With stainless steel rods and fittings, which do not rust, and cedar beams, which do not decay, the bridges will need no paint or chemical preservatives and should last for decades with little maintenance.
The Challenge
Our challenge is to design the bridges for this trail individually, taking into account for each of them the length of its span and the places above it where the rock is sufficiently solid to support the steel anchor plates. All the bridge sites have been surveyed to provide us with this information. As part of our design work, we need to determine the shapes that the rods will take in each situation, and the forces that they must transmit. This will enable us to specify the required lengths and diameters of the rods.
Construction Details
We have given considerable thought to how the bridges will be put together. Figure 1.4 shows details of the major features. The rods are connected to the rock walls of the canyon with stainless steel anchor plates. Each anchor plate is secured with stainless steel bolts that are inserted into holes drilled in the rock and embedded there with grout, a fine-grained, high-strength mixture of sand, portland cement, and chemical admixtures that increase its strength and limit its shrinkage. The grout is poured into the holes in the form of a paste that hardens to unite the bolts securely with the rock. The rods, anchor plate assemblies, and other metallic components are all custom-fabricated for each bridge. We will determine the diameters of the rods in accordance with the amount of force each must carry when the bridge is fully loaded.
Figure 1.4 Typical details of the suspension bridge construction system.
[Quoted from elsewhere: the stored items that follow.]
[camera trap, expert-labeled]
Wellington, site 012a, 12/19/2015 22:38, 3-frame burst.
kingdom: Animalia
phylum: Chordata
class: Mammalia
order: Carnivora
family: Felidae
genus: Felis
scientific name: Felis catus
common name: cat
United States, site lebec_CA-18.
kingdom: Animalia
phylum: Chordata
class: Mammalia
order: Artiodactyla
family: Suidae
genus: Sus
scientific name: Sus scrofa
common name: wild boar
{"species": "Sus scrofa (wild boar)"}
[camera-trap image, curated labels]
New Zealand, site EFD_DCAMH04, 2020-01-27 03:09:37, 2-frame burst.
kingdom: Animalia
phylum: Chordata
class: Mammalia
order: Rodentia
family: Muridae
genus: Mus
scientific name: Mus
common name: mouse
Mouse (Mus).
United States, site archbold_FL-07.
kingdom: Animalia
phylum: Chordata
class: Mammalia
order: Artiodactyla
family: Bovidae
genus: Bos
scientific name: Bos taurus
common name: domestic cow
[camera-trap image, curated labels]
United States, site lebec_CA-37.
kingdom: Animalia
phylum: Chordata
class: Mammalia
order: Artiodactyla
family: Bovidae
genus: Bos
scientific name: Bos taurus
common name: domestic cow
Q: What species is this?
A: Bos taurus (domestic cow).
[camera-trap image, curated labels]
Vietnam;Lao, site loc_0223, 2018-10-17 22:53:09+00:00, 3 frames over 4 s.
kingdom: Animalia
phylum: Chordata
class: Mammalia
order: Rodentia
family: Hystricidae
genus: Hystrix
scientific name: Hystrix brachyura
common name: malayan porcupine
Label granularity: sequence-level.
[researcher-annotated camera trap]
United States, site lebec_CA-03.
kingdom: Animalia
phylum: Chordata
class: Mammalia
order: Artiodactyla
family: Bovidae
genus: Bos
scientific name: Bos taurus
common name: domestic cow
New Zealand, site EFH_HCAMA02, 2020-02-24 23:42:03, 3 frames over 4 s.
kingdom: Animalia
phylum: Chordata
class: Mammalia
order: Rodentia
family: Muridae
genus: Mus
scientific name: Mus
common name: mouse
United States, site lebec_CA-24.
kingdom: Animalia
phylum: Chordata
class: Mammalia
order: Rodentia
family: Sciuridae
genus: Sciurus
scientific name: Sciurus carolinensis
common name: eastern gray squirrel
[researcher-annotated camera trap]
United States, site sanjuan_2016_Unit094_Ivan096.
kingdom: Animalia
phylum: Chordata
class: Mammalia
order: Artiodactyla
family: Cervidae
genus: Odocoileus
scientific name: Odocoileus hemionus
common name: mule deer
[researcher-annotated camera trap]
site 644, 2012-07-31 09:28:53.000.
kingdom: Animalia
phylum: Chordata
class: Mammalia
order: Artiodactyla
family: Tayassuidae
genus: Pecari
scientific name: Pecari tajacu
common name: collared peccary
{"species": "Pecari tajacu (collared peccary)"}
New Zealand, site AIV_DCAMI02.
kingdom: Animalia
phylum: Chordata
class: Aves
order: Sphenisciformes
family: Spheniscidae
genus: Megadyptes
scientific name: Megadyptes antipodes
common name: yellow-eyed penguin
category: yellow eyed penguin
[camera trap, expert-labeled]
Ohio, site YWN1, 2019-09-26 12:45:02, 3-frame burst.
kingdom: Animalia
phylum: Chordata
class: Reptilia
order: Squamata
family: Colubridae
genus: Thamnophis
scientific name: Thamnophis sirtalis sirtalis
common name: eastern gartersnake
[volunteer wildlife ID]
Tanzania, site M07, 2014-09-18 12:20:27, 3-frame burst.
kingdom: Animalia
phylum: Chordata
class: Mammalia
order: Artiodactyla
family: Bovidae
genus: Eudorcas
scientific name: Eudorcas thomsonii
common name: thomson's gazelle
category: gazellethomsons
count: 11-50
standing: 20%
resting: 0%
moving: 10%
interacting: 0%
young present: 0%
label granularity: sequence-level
The fabricator of the steel rods will prepare them to the exact lengths needed for each bridge. A jaw fitting (also called a fork or clevis) will be used wherever a rod joins a plate. Where a rod supports a wood beam, it will pass vertically through a hole drilled in the beam and a matching hole in a stainless steel plate 3/8 in. thick on the bottom of the beam (Figure 1.4). A circular washer and stainless steel jam nut transmit the force in the rod securely to the plate. The plate spreads this force over a large enough area of wood that the wood is not crushed. The jam nut is designed to develop a high degree of friction against the threaded rod so that it will not unscrew accidentally. The screw threads and nuts allow for easy assembly and fine-scale adjustment of the vertical positions of the beams, as well as easy disassembly when needed.
Where a vertical rod from a beam meets the sloping rods from the rock anchors, we will attach the rods with forks to a circular steel plate connector, as shown in Figure 1.4. A jaw fitting at the bottom of the plate will transfer force from the vertical rod to the plate, and the plate will pass this same force to the sloping rods and thence to the anc...